The Infrastructure investment strategy is to seek to make investments in
infrastructure and infrastructure related assets and businesses in order to build a
diversified portfolio of infrastructure assets/businesses. In particular but without
limitation, this strategy focuses on regulated/market-based basic infrastructure,
concession-based essential infrastructure, social infrastructure and infrastructure-related
services.
The Equity investment strategy is to seek to make investments in mid-sized to
large companies with strong market positions, significant potential for revenue and
earnings growth, strong cash flows and a solid platform that can retain and/or attract high
quality management and which are primarily located in the Nordic region and German-
speaking Europe.
The Mid Market investment strategy is to seek to make investments in middle
market companies typically with strong market positions, solid growth prospects and
ambitious owners and managers that can benefit from robust management processes,
global sector expertise and EQT AB’s enhanced corporate governance model.
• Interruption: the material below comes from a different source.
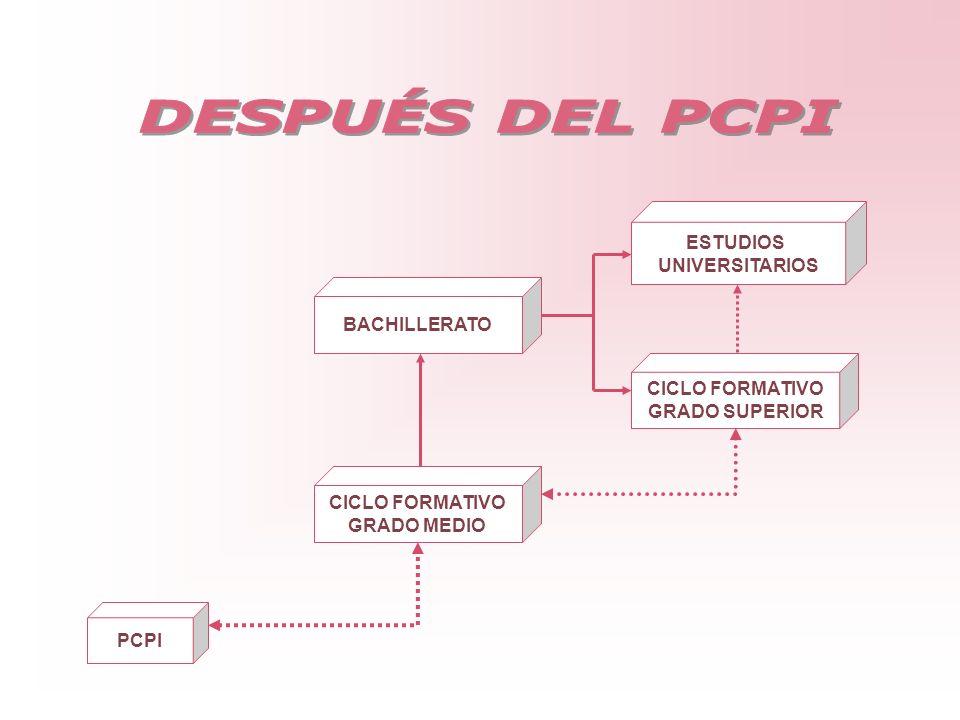BACHILLERATO CICLO FORMATIVO GRADO MEDIO ESTUDIOS UNIVERSITARIOS CICLO FORMATIVO GRADO SUPERIOR PCPI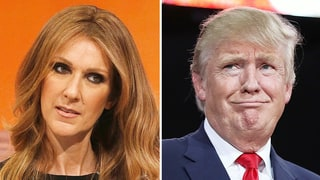 Celine Dion Reportedly Declines Donald Trump's Invite to Perform at Inauguration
In
particular, this strategy intends to make equity investments in Northern Europe, North
America, Greater China (i.e., the People’s Republic of China, Hong Kong and Taiwan)
and Southeast Asia.
The Credit investment strategy is to seek to make investments primarily in
stressed and distressed situations in Europe, including the debt of operationally sound
companies that are facing challenges created by excess leverage or the need for additional
capital.
The Ventures investment strategy will seek to make equity and equity-related
minority investments in tech companies ranging from early stage to growth investments,
primarily in Europe. In addition, the strategy will seek early growth and growth
investments in United States companies, as well as other regions, that seek to expand
globally into Europe and other parts of the world.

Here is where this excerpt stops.